Les médiateurs interculturels belges effectuent environ 110.000 interventions par an, dans une vingtaine de langues (1).  Pour les (nombreux) autres idiomes et dialectes, les hôpitaux peuvent solliciter des services d'interprétation sociale externes, sur site ou par visioconférence. Les maisons médicales et les médecins généralistes peuvent aussi accéder gratuitement au service fédéral de médiation interculturelle, même si, dans les faits, ils y ont très peu recours, même à Bruxelles.

Traduire le plus fidèlement possible

Dans le cadre hospitalier, la traduction obéit à certains principes. En premier lieu, la neutralité et l’exactitude. Tant le discours médical que les propos du patient doivent être rendus le plus fidèlement possible. “Nous pouvons expliquer l’un ou l’autre terme technique ou médical, mais s’il s’agit d’un problème de compréhension plus large, nos médiatrices demandent plutôt au soignant de réexpliquer. C’est une relation triangulaire. Certains patients suivis régulièrement chez nous voient toujours la même médiatrice ; celle-ci fait partie intégrante de leur parcours de soins. D’ailleurs, quand un rendez-vous est (re)pris, il est aussitôt ajouté dans son agenda à elle.”  
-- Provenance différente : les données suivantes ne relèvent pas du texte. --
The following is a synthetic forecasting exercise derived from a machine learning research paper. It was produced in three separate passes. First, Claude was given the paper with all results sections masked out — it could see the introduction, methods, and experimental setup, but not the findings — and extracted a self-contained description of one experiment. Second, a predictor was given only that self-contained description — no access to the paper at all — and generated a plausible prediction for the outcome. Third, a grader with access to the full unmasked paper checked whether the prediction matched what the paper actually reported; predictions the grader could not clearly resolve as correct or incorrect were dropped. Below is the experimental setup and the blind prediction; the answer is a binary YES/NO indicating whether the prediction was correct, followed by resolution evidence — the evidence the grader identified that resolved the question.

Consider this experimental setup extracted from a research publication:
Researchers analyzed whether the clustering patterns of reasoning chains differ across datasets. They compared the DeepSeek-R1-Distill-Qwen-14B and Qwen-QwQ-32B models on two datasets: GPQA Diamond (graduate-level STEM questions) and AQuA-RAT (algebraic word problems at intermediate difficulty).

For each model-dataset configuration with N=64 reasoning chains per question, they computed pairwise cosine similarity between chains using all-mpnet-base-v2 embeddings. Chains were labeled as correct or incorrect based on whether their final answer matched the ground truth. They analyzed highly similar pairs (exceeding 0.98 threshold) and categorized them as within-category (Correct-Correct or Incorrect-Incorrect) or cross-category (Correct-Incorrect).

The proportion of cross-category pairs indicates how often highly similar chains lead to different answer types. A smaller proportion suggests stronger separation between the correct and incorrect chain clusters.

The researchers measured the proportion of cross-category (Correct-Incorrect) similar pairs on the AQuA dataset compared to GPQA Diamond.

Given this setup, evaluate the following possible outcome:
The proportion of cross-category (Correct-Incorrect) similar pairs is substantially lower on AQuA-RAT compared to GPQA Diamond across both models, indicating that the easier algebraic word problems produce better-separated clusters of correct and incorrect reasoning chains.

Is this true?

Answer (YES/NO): YES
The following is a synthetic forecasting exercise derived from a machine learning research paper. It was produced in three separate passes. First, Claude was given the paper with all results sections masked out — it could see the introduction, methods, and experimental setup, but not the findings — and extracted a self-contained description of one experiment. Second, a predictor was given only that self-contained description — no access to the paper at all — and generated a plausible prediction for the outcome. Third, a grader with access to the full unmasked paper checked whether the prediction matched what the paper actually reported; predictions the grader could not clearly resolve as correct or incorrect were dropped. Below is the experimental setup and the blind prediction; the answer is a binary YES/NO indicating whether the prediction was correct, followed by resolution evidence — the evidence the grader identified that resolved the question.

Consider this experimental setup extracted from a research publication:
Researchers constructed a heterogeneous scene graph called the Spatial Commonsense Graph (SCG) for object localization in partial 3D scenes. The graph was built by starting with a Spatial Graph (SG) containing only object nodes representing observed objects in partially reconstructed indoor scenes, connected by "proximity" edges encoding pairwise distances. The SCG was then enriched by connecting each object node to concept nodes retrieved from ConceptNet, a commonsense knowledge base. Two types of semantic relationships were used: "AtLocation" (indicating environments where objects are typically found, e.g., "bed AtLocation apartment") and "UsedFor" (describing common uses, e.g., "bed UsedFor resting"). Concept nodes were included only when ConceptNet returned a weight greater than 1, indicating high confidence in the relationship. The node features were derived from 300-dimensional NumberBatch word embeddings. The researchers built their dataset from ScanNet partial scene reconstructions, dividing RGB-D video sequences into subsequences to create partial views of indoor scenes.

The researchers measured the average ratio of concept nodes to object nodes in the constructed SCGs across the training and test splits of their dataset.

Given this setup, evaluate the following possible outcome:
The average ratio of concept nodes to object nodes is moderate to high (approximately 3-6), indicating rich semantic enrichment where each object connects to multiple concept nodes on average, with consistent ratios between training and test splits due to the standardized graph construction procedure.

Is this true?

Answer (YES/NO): YES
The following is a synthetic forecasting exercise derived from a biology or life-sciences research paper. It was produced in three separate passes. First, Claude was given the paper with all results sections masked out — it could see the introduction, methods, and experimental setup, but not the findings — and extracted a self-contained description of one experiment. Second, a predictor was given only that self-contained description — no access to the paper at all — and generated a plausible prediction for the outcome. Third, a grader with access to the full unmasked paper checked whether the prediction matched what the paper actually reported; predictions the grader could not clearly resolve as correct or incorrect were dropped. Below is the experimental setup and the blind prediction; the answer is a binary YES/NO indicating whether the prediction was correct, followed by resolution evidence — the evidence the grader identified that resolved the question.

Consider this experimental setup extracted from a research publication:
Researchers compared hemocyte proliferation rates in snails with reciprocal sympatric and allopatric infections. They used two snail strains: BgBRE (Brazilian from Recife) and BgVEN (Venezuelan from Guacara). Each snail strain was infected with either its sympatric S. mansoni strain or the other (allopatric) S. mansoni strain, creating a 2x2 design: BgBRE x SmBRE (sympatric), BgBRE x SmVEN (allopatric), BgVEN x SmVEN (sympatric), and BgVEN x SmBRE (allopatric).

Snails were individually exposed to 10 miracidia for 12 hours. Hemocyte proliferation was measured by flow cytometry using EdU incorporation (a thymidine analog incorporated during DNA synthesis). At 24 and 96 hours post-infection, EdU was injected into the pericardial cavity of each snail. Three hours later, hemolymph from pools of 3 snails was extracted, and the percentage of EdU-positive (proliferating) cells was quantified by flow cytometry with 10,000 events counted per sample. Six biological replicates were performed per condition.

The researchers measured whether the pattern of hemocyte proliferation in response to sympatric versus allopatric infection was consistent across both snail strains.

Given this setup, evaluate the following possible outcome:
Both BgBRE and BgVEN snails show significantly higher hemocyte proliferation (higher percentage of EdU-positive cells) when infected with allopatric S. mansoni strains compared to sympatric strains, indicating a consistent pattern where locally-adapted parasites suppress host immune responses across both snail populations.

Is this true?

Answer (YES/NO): YES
Autre principe : le respect de la confidentialité et de la vie privée. Tant les médiateurs que les traducteurs internes et externes sont soumis au secret professionnel. Ils ne peuvent pas divulguer à un tiers ce qui se dit entre un soignant et son patient.  

Appréhender les différences culturelles

La médiation interculturelle va au-delà de l’aspect linguistique. Il s’agit également de saisir, d’appréhender et de gérer les différences qui existent entre la conception des soins “à la belge” et les us, coutumes et croyances des patients et des proches. La fin de vie et les rituels mortuaires, par exemple, font l’objet de conceptions et de pratiques culturelles différentes. Il est essentiel de les respecter, sous peine de heurter profondément les familles. “Nous travaillons avec le service d’accompagnement spirituel de la clinique, explique Marie Robbeets. Prêtre, rabbin, imam ou représentant laïc peuvent ainsi se rendre au chevet des patients et auprès des familles, à leur demande.”

Autre cas de figure nécessitant du tact : la prise en charge des aînés. Après une hospitalisation, il peut sembler nécessaire au personnel soignant de transférer un patient dans une maison de repos et de soins (MRS). “Mais dans certaines cultures, c’est inenvisageable et nos équipes se heurtent à un refus systématique ! Pour ces familles, un placement en MRS est d’emblée considéré comme un abandon, une honte, voire un déshonneur. Les médiatrices interculturelles peuvent trouver les mots justes pour expliquer le point de vue des médecins, mais ça ne suffit pas toujours… En collaboration avec le service social, nous essayons alors de trouver des alternatives. Par exemple, nous proposons des aides et soins à domicile, afin de prévenir l’épuisement des familles qui, parfois, ne mesurent pas vraiment de ce qui les attend. Mais cela non plus n’est pas toujours accepté. Et ce n’est pas forcément un mal ! Nous assistons à de belles et fortes solidarités intrafamiliales ; les gens réorganisent leur vie pour s’occuper de leurs aînés et, parfois, ils y arrivent très bien ! L'essentiel est d'impliquer au maximum le patient dans son parcours de soins et de respecter ses droits.”